Supplied passage:
The F.T.C. has issued guidance for social media influencers. “The general principle is that if there’s a connection between an endorser and a marketer that consumers would not expect, and it would affect how consumers evaluate the endorsement, that connection should be disclosed,” a spokeswoman for the commission said. The agency has not cracked down on celebrity promotions of crypto or NFTs specifically.
The letters do not allege that the celebrities broke specific rules, but they lay out the dangers of opaque promotions, asking the stars to avoid any further harm by updating fans. The group previously sent similar letters to representatives for Reese Witherspoon and Justin Bieber, who denied any wrongdoing. No other celebs have responded to the group’s campaign so far, but Patten said the goal was to “inform consumers they should not rely on these endorsements.”
Meanwhile, the Kansas City Chiefs quarterback Patrick Mahomes signed a more traditional deal to promote the NFT firm Dapper Labs and its “NFL All Day” video highlights platform, the company said yesterday. Terms were not disclosed.
“It would have been more favorable for his image to shut his mouth rather than talking nonsense as he had nothing better to say.”
— Kim Yo-jong, the sister of Kim Jong-un, the North Korean leader, responding harshly to President Yoon Suk-yeol of South Korea’s proposal of economic aid in exchange for nuclear disarmament.
How elastic are prices?

Extracted records:
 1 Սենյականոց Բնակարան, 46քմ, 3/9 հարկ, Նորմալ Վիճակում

---

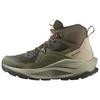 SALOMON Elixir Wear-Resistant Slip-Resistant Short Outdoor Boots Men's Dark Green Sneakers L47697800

* * *

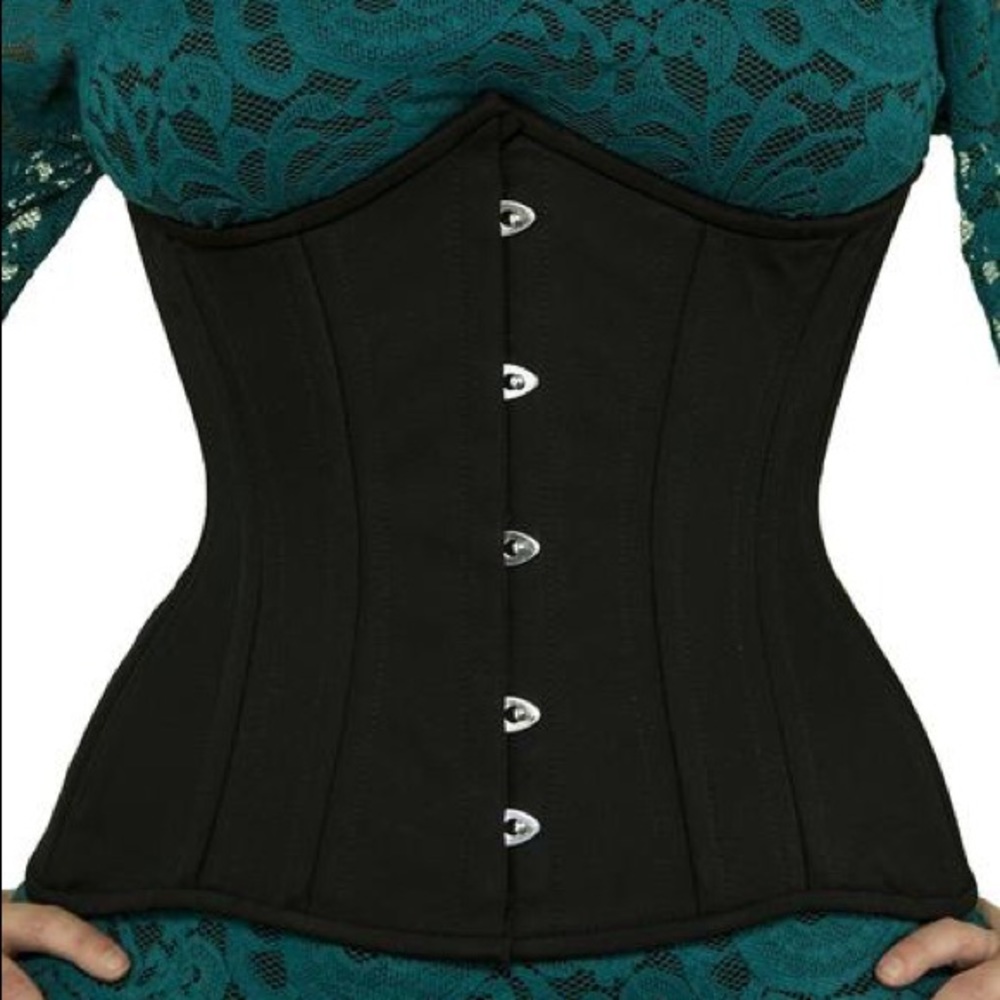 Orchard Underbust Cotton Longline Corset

Instructions to follow: Copy the stretch of the news passage above from "The F.T.C. has" through "or NFTs specifically." word for word.

Your response:
The F.T.C. has issued guidance for social media influencers. “The general principle is that if there’s a connection between an endorser and a marketer that consumers would not expect, and it would affect how consumers evaluate the endorsement, that connection should be disclosed,” a spokeswoman for the commission said. The agency has not cracked down on celebrity promotions of crypto or NFTs specifically.